Reputation: 1366
I'm trying to parse something really simple in PyParsing that is multiline but I'm struggling understand why it doesn't work. The string I want to parse is as follows.
string = '''START
1 10; % Name1
2 20; % Name2
END'''
I know that every line between the START and END tokens will contain one or more positive / negative numbers that can be int
or float
types. I also expect that a user may optionally add additional meta data after an %
sign.
So I start by defining the basic grammar for Floats and Names.
Float = Word(nums + '.' + '-')
Name = Word(alphanums)
I know that a line can contain one or more Float
followed by a semi-colon, and optionally by a % Name
.
Line = OneOrMore(Float)('data') + Suppress(Literal(';')) + Suppress(Optional(Literal('%'))) + Optional(OneOrMore(Name)('name')) + Suppress(LineEnd())
I expect many lines, so I can define the grammar for Lines as follows.
Lines = OneOrMore(Group(Line))
I use Group
as suggested by Paul in this answer to make retrieving possible.
grammar = Suppress(Keyword('START')) + Lines + Suppress(Keyword('END'))
grammar.parseString(string)
However this throws an error that says the following
ParseException: Expected end of line (at char 62), (line:3, col:19)
Full code below for easier copy and pasting.
string = '''START
1 10; % Name1
2 20; % Name2
END'''
from pyparsing import Word, Keyword, nums, OneOrMore, Optional, Suppress, Literal, alphanums, LineEnd, LineStart, Group
Float = Word(nums + '.' + '-')
Name = Word(alphanums)
Line = OneOrMore(Float)('data') + Suppress(Literal(';')) + Suppress(Optional(Literal('%'))) + Optional(OneOrMore(Name)('name')) + Suppress(LineEnd())

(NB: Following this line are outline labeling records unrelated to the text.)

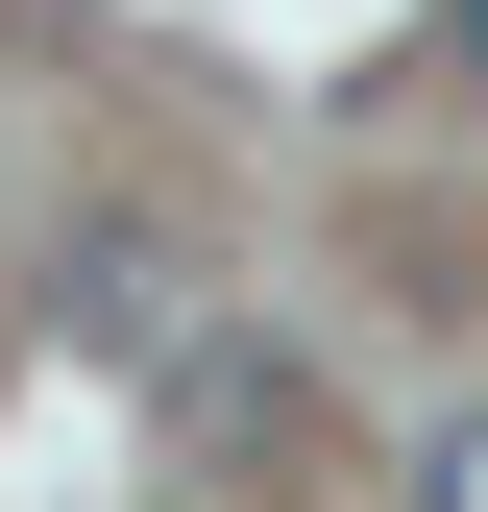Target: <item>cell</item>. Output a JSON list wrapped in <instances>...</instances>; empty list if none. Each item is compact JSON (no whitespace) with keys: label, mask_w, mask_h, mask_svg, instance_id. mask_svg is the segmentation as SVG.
<instances>
[{"label":"cell","mask_w":488,"mask_h":512,"mask_svg":"<svg viewBox=\"0 0 488 512\" xmlns=\"http://www.w3.org/2000/svg\"><path fill=\"white\" fill-rule=\"evenodd\" d=\"M440 49H464V74H488V0H440Z\"/></svg>","instance_id":"cell-2"},{"label":"cell","mask_w":488,"mask_h":512,"mask_svg":"<svg viewBox=\"0 0 488 512\" xmlns=\"http://www.w3.org/2000/svg\"><path fill=\"white\" fill-rule=\"evenodd\" d=\"M415 512H488V415H440V439H415Z\"/></svg>","instance_id":"cell-1"}]
</instances>
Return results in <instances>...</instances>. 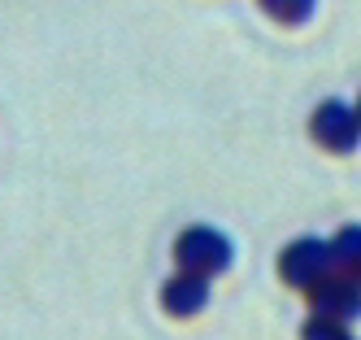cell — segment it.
<instances>
[{
  "mask_svg": "<svg viewBox=\"0 0 361 340\" xmlns=\"http://www.w3.org/2000/svg\"><path fill=\"white\" fill-rule=\"evenodd\" d=\"M161 301H166V314H174V319H188V314H196L204 301H209V275L178 271V275L161 288Z\"/></svg>",
  "mask_w": 361,
  "mask_h": 340,
  "instance_id": "obj_5",
  "label": "cell"
},
{
  "mask_svg": "<svg viewBox=\"0 0 361 340\" xmlns=\"http://www.w3.org/2000/svg\"><path fill=\"white\" fill-rule=\"evenodd\" d=\"M309 301H314V314H322V319L353 323L361 314V279H353L344 271H326L309 288Z\"/></svg>",
  "mask_w": 361,
  "mask_h": 340,
  "instance_id": "obj_2",
  "label": "cell"
},
{
  "mask_svg": "<svg viewBox=\"0 0 361 340\" xmlns=\"http://www.w3.org/2000/svg\"><path fill=\"white\" fill-rule=\"evenodd\" d=\"M262 9L266 13H274L279 22H305L309 13H314V0H262Z\"/></svg>",
  "mask_w": 361,
  "mask_h": 340,
  "instance_id": "obj_7",
  "label": "cell"
},
{
  "mask_svg": "<svg viewBox=\"0 0 361 340\" xmlns=\"http://www.w3.org/2000/svg\"><path fill=\"white\" fill-rule=\"evenodd\" d=\"M357 114H361V105H357Z\"/></svg>",
  "mask_w": 361,
  "mask_h": 340,
  "instance_id": "obj_8",
  "label": "cell"
},
{
  "mask_svg": "<svg viewBox=\"0 0 361 340\" xmlns=\"http://www.w3.org/2000/svg\"><path fill=\"white\" fill-rule=\"evenodd\" d=\"M331 257H335V271L361 279V227H344L340 235H335V240H331Z\"/></svg>",
  "mask_w": 361,
  "mask_h": 340,
  "instance_id": "obj_6",
  "label": "cell"
},
{
  "mask_svg": "<svg viewBox=\"0 0 361 340\" xmlns=\"http://www.w3.org/2000/svg\"><path fill=\"white\" fill-rule=\"evenodd\" d=\"M309 131H314V140H318L322 148L348 153V148H357V140H361V114L348 110L344 100H326V105H318V110H314Z\"/></svg>",
  "mask_w": 361,
  "mask_h": 340,
  "instance_id": "obj_3",
  "label": "cell"
},
{
  "mask_svg": "<svg viewBox=\"0 0 361 340\" xmlns=\"http://www.w3.org/2000/svg\"><path fill=\"white\" fill-rule=\"evenodd\" d=\"M231 240L218 231V227H188L183 235L174 240V262L178 271H196V275H222L231 266Z\"/></svg>",
  "mask_w": 361,
  "mask_h": 340,
  "instance_id": "obj_1",
  "label": "cell"
},
{
  "mask_svg": "<svg viewBox=\"0 0 361 340\" xmlns=\"http://www.w3.org/2000/svg\"><path fill=\"white\" fill-rule=\"evenodd\" d=\"M326 271H335V257H331V245H322V240H296V245L283 249V257H279V275L288 279L292 288H305V293Z\"/></svg>",
  "mask_w": 361,
  "mask_h": 340,
  "instance_id": "obj_4",
  "label": "cell"
}]
</instances>
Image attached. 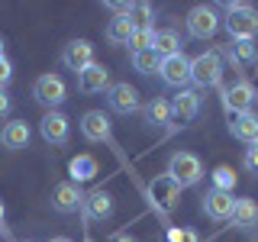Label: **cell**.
<instances>
[{
  "instance_id": "cell-4",
  "label": "cell",
  "mask_w": 258,
  "mask_h": 242,
  "mask_svg": "<svg viewBox=\"0 0 258 242\" xmlns=\"http://www.w3.org/2000/svg\"><path fill=\"white\" fill-rule=\"evenodd\" d=\"M145 194H149L152 207L161 210V213H168V210H174L177 204H181V184H177L168 171L158 174V177H152L149 188H145Z\"/></svg>"
},
{
  "instance_id": "cell-32",
  "label": "cell",
  "mask_w": 258,
  "mask_h": 242,
  "mask_svg": "<svg viewBox=\"0 0 258 242\" xmlns=\"http://www.w3.org/2000/svg\"><path fill=\"white\" fill-rule=\"evenodd\" d=\"M10 81H13V62L10 58H0V91H7Z\"/></svg>"
},
{
  "instance_id": "cell-9",
  "label": "cell",
  "mask_w": 258,
  "mask_h": 242,
  "mask_svg": "<svg viewBox=\"0 0 258 242\" xmlns=\"http://www.w3.org/2000/svg\"><path fill=\"white\" fill-rule=\"evenodd\" d=\"M158 75H161V81H165L168 87H174V91H184V87L190 84V58H187L184 52L168 55V58H161Z\"/></svg>"
},
{
  "instance_id": "cell-34",
  "label": "cell",
  "mask_w": 258,
  "mask_h": 242,
  "mask_svg": "<svg viewBox=\"0 0 258 242\" xmlns=\"http://www.w3.org/2000/svg\"><path fill=\"white\" fill-rule=\"evenodd\" d=\"M110 242H136V236H129V232H113Z\"/></svg>"
},
{
  "instance_id": "cell-25",
  "label": "cell",
  "mask_w": 258,
  "mask_h": 242,
  "mask_svg": "<svg viewBox=\"0 0 258 242\" xmlns=\"http://www.w3.org/2000/svg\"><path fill=\"white\" fill-rule=\"evenodd\" d=\"M155 52L161 58H168V55H177L181 52V36H177L174 29H155Z\"/></svg>"
},
{
  "instance_id": "cell-8",
  "label": "cell",
  "mask_w": 258,
  "mask_h": 242,
  "mask_svg": "<svg viewBox=\"0 0 258 242\" xmlns=\"http://www.w3.org/2000/svg\"><path fill=\"white\" fill-rule=\"evenodd\" d=\"M255 100H258V91L248 84V81H236V84L223 87V107H226V113H229V116L248 113Z\"/></svg>"
},
{
  "instance_id": "cell-3",
  "label": "cell",
  "mask_w": 258,
  "mask_h": 242,
  "mask_svg": "<svg viewBox=\"0 0 258 242\" xmlns=\"http://www.w3.org/2000/svg\"><path fill=\"white\" fill-rule=\"evenodd\" d=\"M168 174L181 184V191L194 188V184H200V177H204V161L194 155V152H174V155L168 158Z\"/></svg>"
},
{
  "instance_id": "cell-35",
  "label": "cell",
  "mask_w": 258,
  "mask_h": 242,
  "mask_svg": "<svg viewBox=\"0 0 258 242\" xmlns=\"http://www.w3.org/2000/svg\"><path fill=\"white\" fill-rule=\"evenodd\" d=\"M4 220H7V207H4V200H0V226H4Z\"/></svg>"
},
{
  "instance_id": "cell-2",
  "label": "cell",
  "mask_w": 258,
  "mask_h": 242,
  "mask_svg": "<svg viewBox=\"0 0 258 242\" xmlns=\"http://www.w3.org/2000/svg\"><path fill=\"white\" fill-rule=\"evenodd\" d=\"M190 84L197 87H220L223 84V55L220 52H200L190 58Z\"/></svg>"
},
{
  "instance_id": "cell-22",
  "label": "cell",
  "mask_w": 258,
  "mask_h": 242,
  "mask_svg": "<svg viewBox=\"0 0 258 242\" xmlns=\"http://www.w3.org/2000/svg\"><path fill=\"white\" fill-rule=\"evenodd\" d=\"M229 220L239 229H252V226H258V204L252 197H236V207H232Z\"/></svg>"
},
{
  "instance_id": "cell-6",
  "label": "cell",
  "mask_w": 258,
  "mask_h": 242,
  "mask_svg": "<svg viewBox=\"0 0 258 242\" xmlns=\"http://www.w3.org/2000/svg\"><path fill=\"white\" fill-rule=\"evenodd\" d=\"M220 26H223L220 13H216L213 7H207V4L194 7L187 13V36H194V39H213L216 32H220Z\"/></svg>"
},
{
  "instance_id": "cell-28",
  "label": "cell",
  "mask_w": 258,
  "mask_h": 242,
  "mask_svg": "<svg viewBox=\"0 0 258 242\" xmlns=\"http://www.w3.org/2000/svg\"><path fill=\"white\" fill-rule=\"evenodd\" d=\"M133 52H142V48H152L155 45V26H136V32H133Z\"/></svg>"
},
{
  "instance_id": "cell-38",
  "label": "cell",
  "mask_w": 258,
  "mask_h": 242,
  "mask_svg": "<svg viewBox=\"0 0 258 242\" xmlns=\"http://www.w3.org/2000/svg\"><path fill=\"white\" fill-rule=\"evenodd\" d=\"M84 242H94V239H84Z\"/></svg>"
},
{
  "instance_id": "cell-36",
  "label": "cell",
  "mask_w": 258,
  "mask_h": 242,
  "mask_svg": "<svg viewBox=\"0 0 258 242\" xmlns=\"http://www.w3.org/2000/svg\"><path fill=\"white\" fill-rule=\"evenodd\" d=\"M0 58H7V42H4V36H0Z\"/></svg>"
},
{
  "instance_id": "cell-23",
  "label": "cell",
  "mask_w": 258,
  "mask_h": 242,
  "mask_svg": "<svg viewBox=\"0 0 258 242\" xmlns=\"http://www.w3.org/2000/svg\"><path fill=\"white\" fill-rule=\"evenodd\" d=\"M68 174H71V181H75V184L91 181V177H97V158L87 155V152H81V155H75V158L68 161Z\"/></svg>"
},
{
  "instance_id": "cell-20",
  "label": "cell",
  "mask_w": 258,
  "mask_h": 242,
  "mask_svg": "<svg viewBox=\"0 0 258 242\" xmlns=\"http://www.w3.org/2000/svg\"><path fill=\"white\" fill-rule=\"evenodd\" d=\"M133 32H136L133 16H113V20L107 23V29H103V36H107L110 45H129L133 42Z\"/></svg>"
},
{
  "instance_id": "cell-26",
  "label": "cell",
  "mask_w": 258,
  "mask_h": 242,
  "mask_svg": "<svg viewBox=\"0 0 258 242\" xmlns=\"http://www.w3.org/2000/svg\"><path fill=\"white\" fill-rule=\"evenodd\" d=\"M133 68L139 71V75H155L161 68V55L155 48H142V52H133Z\"/></svg>"
},
{
  "instance_id": "cell-19",
  "label": "cell",
  "mask_w": 258,
  "mask_h": 242,
  "mask_svg": "<svg viewBox=\"0 0 258 242\" xmlns=\"http://www.w3.org/2000/svg\"><path fill=\"white\" fill-rule=\"evenodd\" d=\"M142 119L152 129H165L168 123H171V100H165V97H152L149 103H142Z\"/></svg>"
},
{
  "instance_id": "cell-14",
  "label": "cell",
  "mask_w": 258,
  "mask_h": 242,
  "mask_svg": "<svg viewBox=\"0 0 258 242\" xmlns=\"http://www.w3.org/2000/svg\"><path fill=\"white\" fill-rule=\"evenodd\" d=\"M204 213L210 216V220H216V223H223V220H229L232 216V207H236V197H232L229 191H207V197H204Z\"/></svg>"
},
{
  "instance_id": "cell-11",
  "label": "cell",
  "mask_w": 258,
  "mask_h": 242,
  "mask_svg": "<svg viewBox=\"0 0 258 242\" xmlns=\"http://www.w3.org/2000/svg\"><path fill=\"white\" fill-rule=\"evenodd\" d=\"M113 194L110 191H103V188H97L91 194H84V204H81V216H84L87 223H94V220H110L113 216Z\"/></svg>"
},
{
  "instance_id": "cell-17",
  "label": "cell",
  "mask_w": 258,
  "mask_h": 242,
  "mask_svg": "<svg viewBox=\"0 0 258 242\" xmlns=\"http://www.w3.org/2000/svg\"><path fill=\"white\" fill-rule=\"evenodd\" d=\"M78 91L81 94H103V91H110V71L103 68L100 62L87 65V68L78 75Z\"/></svg>"
},
{
  "instance_id": "cell-13",
  "label": "cell",
  "mask_w": 258,
  "mask_h": 242,
  "mask_svg": "<svg viewBox=\"0 0 258 242\" xmlns=\"http://www.w3.org/2000/svg\"><path fill=\"white\" fill-rule=\"evenodd\" d=\"M81 204H84V194H81V188L75 181H61L52 188V210L55 213H78Z\"/></svg>"
},
{
  "instance_id": "cell-12",
  "label": "cell",
  "mask_w": 258,
  "mask_h": 242,
  "mask_svg": "<svg viewBox=\"0 0 258 242\" xmlns=\"http://www.w3.org/2000/svg\"><path fill=\"white\" fill-rule=\"evenodd\" d=\"M61 65L68 71H75V75H81L87 65H94V45L87 42V39H71V42L61 48Z\"/></svg>"
},
{
  "instance_id": "cell-21",
  "label": "cell",
  "mask_w": 258,
  "mask_h": 242,
  "mask_svg": "<svg viewBox=\"0 0 258 242\" xmlns=\"http://www.w3.org/2000/svg\"><path fill=\"white\" fill-rule=\"evenodd\" d=\"M229 133L236 136L239 142H248L252 145L258 139V113H239V116H229Z\"/></svg>"
},
{
  "instance_id": "cell-37",
  "label": "cell",
  "mask_w": 258,
  "mask_h": 242,
  "mask_svg": "<svg viewBox=\"0 0 258 242\" xmlns=\"http://www.w3.org/2000/svg\"><path fill=\"white\" fill-rule=\"evenodd\" d=\"M48 242H71V239H68V236H52Z\"/></svg>"
},
{
  "instance_id": "cell-27",
  "label": "cell",
  "mask_w": 258,
  "mask_h": 242,
  "mask_svg": "<svg viewBox=\"0 0 258 242\" xmlns=\"http://www.w3.org/2000/svg\"><path fill=\"white\" fill-rule=\"evenodd\" d=\"M210 177H213V188L216 191H229L232 194V188H236V171H232L229 165H216Z\"/></svg>"
},
{
  "instance_id": "cell-29",
  "label": "cell",
  "mask_w": 258,
  "mask_h": 242,
  "mask_svg": "<svg viewBox=\"0 0 258 242\" xmlns=\"http://www.w3.org/2000/svg\"><path fill=\"white\" fill-rule=\"evenodd\" d=\"M168 242H204V239H200V232L187 229V226H181V229L171 226V229H168Z\"/></svg>"
},
{
  "instance_id": "cell-16",
  "label": "cell",
  "mask_w": 258,
  "mask_h": 242,
  "mask_svg": "<svg viewBox=\"0 0 258 242\" xmlns=\"http://www.w3.org/2000/svg\"><path fill=\"white\" fill-rule=\"evenodd\" d=\"M200 113V94L190 91V87H184V91H177L171 97V119L177 123H190V119H197Z\"/></svg>"
},
{
  "instance_id": "cell-10",
  "label": "cell",
  "mask_w": 258,
  "mask_h": 242,
  "mask_svg": "<svg viewBox=\"0 0 258 242\" xmlns=\"http://www.w3.org/2000/svg\"><path fill=\"white\" fill-rule=\"evenodd\" d=\"M39 133L48 145H64L71 136V119L61 110H45V116L39 119Z\"/></svg>"
},
{
  "instance_id": "cell-24",
  "label": "cell",
  "mask_w": 258,
  "mask_h": 242,
  "mask_svg": "<svg viewBox=\"0 0 258 242\" xmlns=\"http://www.w3.org/2000/svg\"><path fill=\"white\" fill-rule=\"evenodd\" d=\"M226 55L232 58V65H252L258 62V45H255V39H239V42H229Z\"/></svg>"
},
{
  "instance_id": "cell-18",
  "label": "cell",
  "mask_w": 258,
  "mask_h": 242,
  "mask_svg": "<svg viewBox=\"0 0 258 242\" xmlns=\"http://www.w3.org/2000/svg\"><path fill=\"white\" fill-rule=\"evenodd\" d=\"M32 139V129L26 119H10L4 129H0V145L4 149H10V152H20V149H26Z\"/></svg>"
},
{
  "instance_id": "cell-5",
  "label": "cell",
  "mask_w": 258,
  "mask_h": 242,
  "mask_svg": "<svg viewBox=\"0 0 258 242\" xmlns=\"http://www.w3.org/2000/svg\"><path fill=\"white\" fill-rule=\"evenodd\" d=\"M32 97H36V103H42L45 110H58L64 100H68V87H64L61 75H39L36 84H32Z\"/></svg>"
},
{
  "instance_id": "cell-1",
  "label": "cell",
  "mask_w": 258,
  "mask_h": 242,
  "mask_svg": "<svg viewBox=\"0 0 258 242\" xmlns=\"http://www.w3.org/2000/svg\"><path fill=\"white\" fill-rule=\"evenodd\" d=\"M223 10H226L223 26H226V32H229L232 42L258 36V13L248 4H223Z\"/></svg>"
},
{
  "instance_id": "cell-30",
  "label": "cell",
  "mask_w": 258,
  "mask_h": 242,
  "mask_svg": "<svg viewBox=\"0 0 258 242\" xmlns=\"http://www.w3.org/2000/svg\"><path fill=\"white\" fill-rule=\"evenodd\" d=\"M103 7H107L113 16H133V10H136V4H126V0H107Z\"/></svg>"
},
{
  "instance_id": "cell-7",
  "label": "cell",
  "mask_w": 258,
  "mask_h": 242,
  "mask_svg": "<svg viewBox=\"0 0 258 242\" xmlns=\"http://www.w3.org/2000/svg\"><path fill=\"white\" fill-rule=\"evenodd\" d=\"M107 107L119 116H133V113L142 110V100H139V91H136L129 81H119V84H110L107 91Z\"/></svg>"
},
{
  "instance_id": "cell-15",
  "label": "cell",
  "mask_w": 258,
  "mask_h": 242,
  "mask_svg": "<svg viewBox=\"0 0 258 242\" xmlns=\"http://www.w3.org/2000/svg\"><path fill=\"white\" fill-rule=\"evenodd\" d=\"M81 136L87 142H107L110 139V116L103 110H87L81 116Z\"/></svg>"
},
{
  "instance_id": "cell-33",
  "label": "cell",
  "mask_w": 258,
  "mask_h": 242,
  "mask_svg": "<svg viewBox=\"0 0 258 242\" xmlns=\"http://www.w3.org/2000/svg\"><path fill=\"white\" fill-rule=\"evenodd\" d=\"M10 110H13L10 94H7V91H0V119H4V116H10Z\"/></svg>"
},
{
  "instance_id": "cell-31",
  "label": "cell",
  "mask_w": 258,
  "mask_h": 242,
  "mask_svg": "<svg viewBox=\"0 0 258 242\" xmlns=\"http://www.w3.org/2000/svg\"><path fill=\"white\" fill-rule=\"evenodd\" d=\"M242 165H245L252 174H258V139L245 149V155H242Z\"/></svg>"
}]
</instances>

Lines = OneOrMore(Group(Line))
grammar = Suppress(Keyword('START')) + Lines + Suppress(Keyword('END'))
grammar.parseString(string)
Edit :
I've tried the following to no avail either.
string = '''START
1 10; % Name1
2 20; % Name2
END'''
from pyparsing import Word, Keyword, nums, OneOrMore, Optional, Suppress, Literal, alphanums, LineEnd, LineStart, Group
Float = Word(nums + '.' + '-')
Name = Word(alphanums)
NL = Suppress(LineEnd())
Line = OneOrMore(Float)('data') + Suppress(Literal(';')) + Optional(~NL +
Suppress(Literal('%'))
+ OneOrMore(Name)('name') + NL ) | NL
Lines = OneOrMore(Group(Line))
grammar = Suppress(Keyword('START')) + Lines + Suppress(Keyword('END'))
grammar.parseString(string)
The only thing that does seem to work is if I use restOfLine
Line = OneOrMore(Float)('data') + Suppress(Literal(';')) + Optional(restOfLine)
However, this does not return the portion after the semi-colon in a structured fashion and I have to parse it separately again. Is that the recommended approach?
Upvotes: 0
Views: 3401
Reputation: 1366
Removing new lines from the default whitespace characters is what was needed to solve this. As Paul suggested in his comment, other improvements can be made to ensure that it parses floats and names more strictly.
string = '''START
1 10; % Name1
2 20; % Name2
END'''
from pyparsing import Word, Keyword, nums, OneOrMore, Optional, Suppress, Literal, alphanums, LineEnd, LineStart, Group, ParserElement
ParserElement.setDefaultWhitespaceChars(" \t")
Float = Word(nums + '.' + '-')
Name = Word(alphanums)
NL = Suppress(LineEnd())
Line = OneOrMore(Float)('data') + Suppress(Literal(';')) + Optional(~NL +
Suppress(Literal('%'))
+ OneOrMore(Name)('name') + NL ) | NL
Lines = OneOrMore(Group(Line))
grammar = Suppress(Keyword('START')) + Lines + Suppress(Keyword('END'))
grammar.parseString(string)
Upvotes: 3